● Work instruction:
Give the listing again character for character, but drop the images.

● Data:
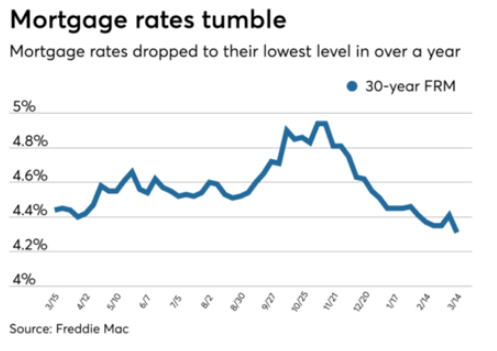 Mortgage rate curve chart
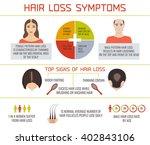 hair loss symptoms infographic... | Shutterstock .eps vector #402843106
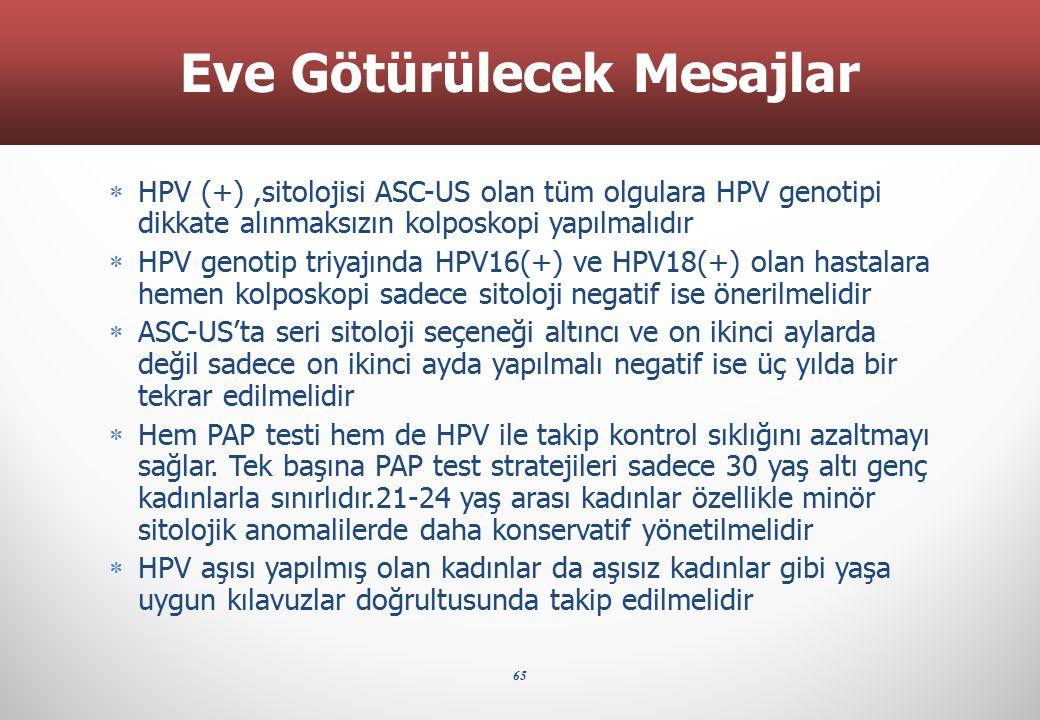 65 Eve Götürülecek Mesajlar  HPV (+),sitolojisi ASC-US olan tüm olgulara HPV genotipi dikkate alınmaksızın kolposkopi yapılmalıdır  HPV genotip triy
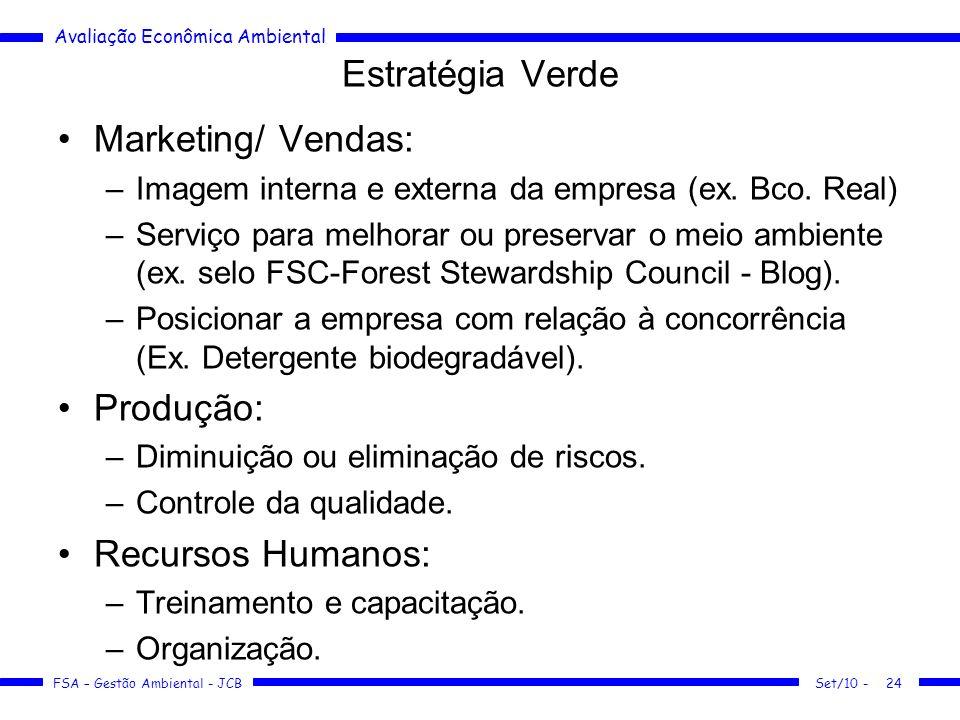 Estratégia Verde Marketing/ Vendas: Produção: Recursos Humanos:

● Task answer:
 Mortgage rate curve chart
 hair loss symptoms infographic... | Shutterstock .eps vector #402843106
 65 Eve Götürülecek Mesajlar  HPV (+),sitolojisi ASC-US olan tüm olgulara HPV genotipi dikkate alınmaksızın kolposkopi yapılmalıdır  HPV genotip triy
 Estratégia Verde Marketing/ Vendas: Produção: Recursos Humanos:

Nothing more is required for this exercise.